For those of our readers who are new to this topic, here’s a brief explanation of the concepts: If a country follows the principle of domestic exhaustion, in order for a person other than the patentee to legitimately make a 2nd sale of a patented item, the first sale must have taken place within the geographical limits of the same country where the 2nd sale is being considered. There is therefore no possibility of “parallel importation” in a country that limits the operation of the principle of exhaustion to domestic exhaustion. (For example, the US does not permit parallel importation other than in very limited circumstances.)
On the other hand, under the principle of international exhaustion, if a patentee sells or authorizes the sale of patented products in Country A, any person is permitted to buy the patented goods from Country A and re-sell these in country B, whether or not the patentee has a patent in Country B. This is called parallel importation and it clearly and legitimately eats into the exclusive right of a patent holder to use, sell or import etc. the patented goods. The rationale for the principle of exhaustion is that with the first sale, the patentee has received his reward and he should not be allowed to profit twice by re-selling the same product. However, whether it be the principle of domestic or international exhaustion, the first sale must be authorized by the patentee.
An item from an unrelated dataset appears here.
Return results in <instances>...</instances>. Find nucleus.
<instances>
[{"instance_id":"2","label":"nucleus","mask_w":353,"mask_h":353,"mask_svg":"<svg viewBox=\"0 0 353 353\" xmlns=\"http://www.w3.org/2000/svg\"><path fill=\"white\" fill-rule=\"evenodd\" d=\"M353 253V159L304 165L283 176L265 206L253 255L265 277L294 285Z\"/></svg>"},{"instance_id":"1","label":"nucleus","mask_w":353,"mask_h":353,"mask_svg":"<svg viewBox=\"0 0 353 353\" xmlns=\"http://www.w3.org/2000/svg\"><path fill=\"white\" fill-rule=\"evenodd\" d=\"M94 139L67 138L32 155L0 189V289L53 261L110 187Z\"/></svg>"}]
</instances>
In the light of this discussion, let us come back to S 107A(b): Under section 107A(b) drugs legally sold by a person X in any of the following countries may be legitimately imported into India by any person who buys these drugs from X in these countries:
(1) Countries that are not required to recognize product patents until 2016 (See Article 65, 66 of the TRIPs agreement here with ¶ 7 of the Doha Declaration here)
(2) Countries that do not recognize/grant product patents (for example because they are not members of the WTO)
(3) Countries where a patentee has not applied for or acquired patent rights.
(4) Countries where a compulsory license has been granted for sale of patented drugs.
Can we argue that the rights of the patentee are “exhausted” in any of the above set of countries/situations? For example, in (3) above, can one argue that by not seeking a patent in a particular country, the patentee is impliedly “authorizing” the sale of the drug in that country? Maybe… But can we also argue that the patentee’s rights have been “exhausted” in this country? Hmmm!
What about the sale of patented drugs in countries (1) and (2) above (eg in LDCs like Uganda or in non-member states?) Can these be considered “sales authorized by the patentee?” This would be a more difficult argument to make.
The most interesting arguments would probably be in relation to sales of patented drugs in countries where the sale is “legal” as a result of the grant of a compulsory licenses (Country set (4) above). On the one hand, Article 31 (f) of the TRIPs agreement requires that “any such use [without authorization of the patentee] shall be authorized predominantly for the supply of the domestic market of the Member authorizing such use,” meaning that the compulsory license must be granted to meet the local demand and not for export outside the country granting compulsory license. On the other hand, strictly speaking, since the patentee does get a reasonable royalty on sales resulting from the grant of a compulsory license, the rights of the patentee are indeed “exhausted” and parallel importation ought, arguably, to be permitted.
As of now, I think the above questions/issues are moot. How long they will remain moot, is yet to be seen 😉 If any of our readers have information about CIPLA’s plans in other LDCs, or any parallel importation plans, we would love to know about it.